Critical Missile Defense Milestone Achieved for Obama’s Defense of Europe
Riki Ellison, Chairman and Founder of the Missile Defense Advocacy Alliance (MDAA), www.missiledefenseadvocacy.org
WASHINGTON, Jan. 25, 2011 /PRNewswire-USNewswire/ — On January 23rd, in Sacramento, California the most critical component of the new Aegis and Aegis Ashore Standard Missile-3 (SM-3) Block 1B missile was successfully tested from end to end. The SM-3 Block 1B is the key interceptor missile for President Obama’s Missile Defense of Europe and the PAA. Ellison offers his comments and observations on the significance of that test and those achievements. Ellison is one of the top experts in the country in the field of missile defense. His comments are the following:
On the outskirts of Sacramento, California late on Sunday night, January 23rd, the most critical component of the new Aegis and Aegis Ashore Standard Missile-3 (SM-3) Block IB missile, the Throttle Divert and Attitude Control System (TDACS), was successfully tested end to end. This test was the final system integration test prior to the upcoming first Aegis flight test of the SM-3 Block IB missile in June from the USS Lake Erie (CG 70) with its 4.0.1 processor at the Pacific Missile Range Facility in Kauai.
The TDACS consists of one motor with propellant mixture feeding ten rocket propulsion nozzles; four large nozzles on the front for divert and six smaller nozzles on the back for attitude. The propulsion nozzles are independently fueled and turn on and off in short bursts. This reduction in fuel consumption compared with a solid fuel continuous burn allows for the reduction of weight and increased capability to divert for evolving threats and for the projected future capabilities of the SM-3 Block IIA and IIB missiles. The TDACS directs the final few minutes of the kill vehicle’s flight, positioning it to collide with the incoming ballistic missile warhead for successful intercept.
The TDACS is a significant technical achievement and modernization capability for the SM-3 missile family. The TDACS will replace the Solid Divert and Attitude Control System (SDACS) used on the SM-3 Block IA, which is ignited with a continuous burn throughout its final minutes of flight. In addition to the TDACS technical upgrade to the SM-3 Block IB, a dual color infrared seeker will replace the single infrared seeker from the SM-3 Block IA, providing better discrimination of the target amongst debris and countermeasures. Due to the challenging schedule of the President’s Phased Adaptive Approach (PAA), if this final system integration test of the TDACS had failed, the SDACS would have had to replace the TDACS and be inserted instead into the SM-3 Block IB missiles, limiting their projected capability.

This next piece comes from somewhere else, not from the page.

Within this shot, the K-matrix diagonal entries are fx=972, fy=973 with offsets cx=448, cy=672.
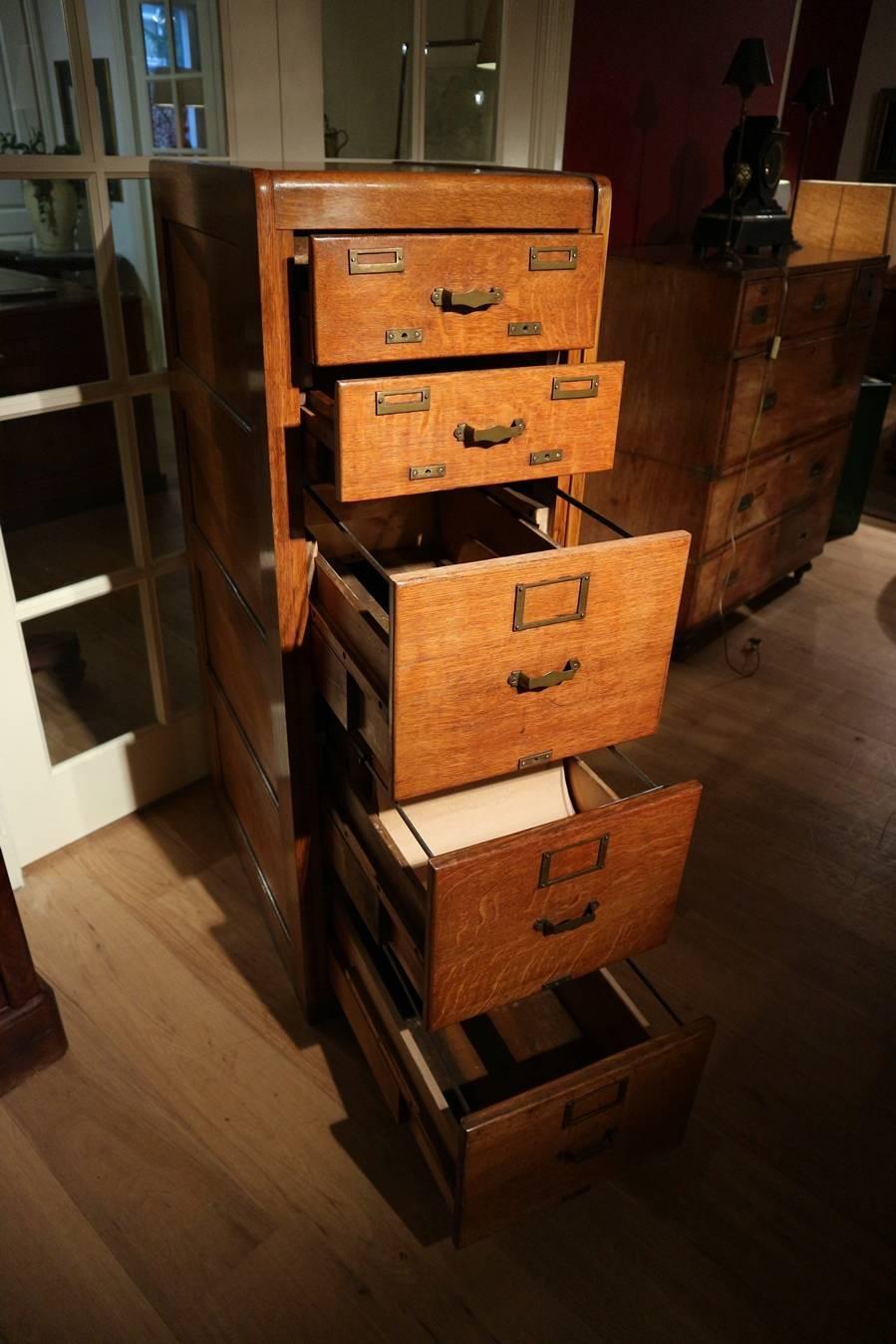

This success is a significant milestone and achievement as the SM-3 Block IB missile is the cornerstone of the missile inventory of the promised European PAA, which begins SM-3 Block IB deployment in 2015. The new and more capable SM-3 Block IB missiles are projected to be deployed on U.S. Navy Aegis Ballistic Missile Defense (BMD) capable 4.0.1 or higher ships on its fleets as well as the projected Aegis Ashore sites in Romania and Poland. Furthermore, the SM-3 Block IB missile is the technical path finder for further required modernization to increase efficiency and lower cost for the future SM-3 Block IIA and IIB missile development. The cost per SM-3 Block IB missile is projected currently at $15 million or less if better efficiencies and production can be provided.
Also in connection with the President’s PAA schedule and its 2013 requirement for U.S. Aegis ships to be deployed in the Eastern Mediterranean Sea was the first successful certification process of three U.S. Ballistic Missile Defense Aegis Ships deployed off the Eastern United States this past Saturday, January 22nd. The ships successfully tracked and simulated an engagement of a ballistic missile target launched from NASA’s Wallop Island Flight Facility in Virginia. Having the test capability and certification on the East Coast relieves the ships being allocated for the protection of Europe and the Middle East, home ported in the Eastern United States, from having to sail to Hawaii for the certification process. The three U.S. Aegis BMD Navy ships involved were USS Monterey (CG 61), USS Ramage (DDG 61) and USS Gonzalez (DDG 66).
We congratulate and are appreciative of all those involved with providing these key and not so visible technical milestones to further our United States Naval missile defense capability to defend and protect our nation, our troops and our allies.
After all is said and done, it is still Rocket Science and we are very fortunate as a nation to have highly skilled professionals to apply this science.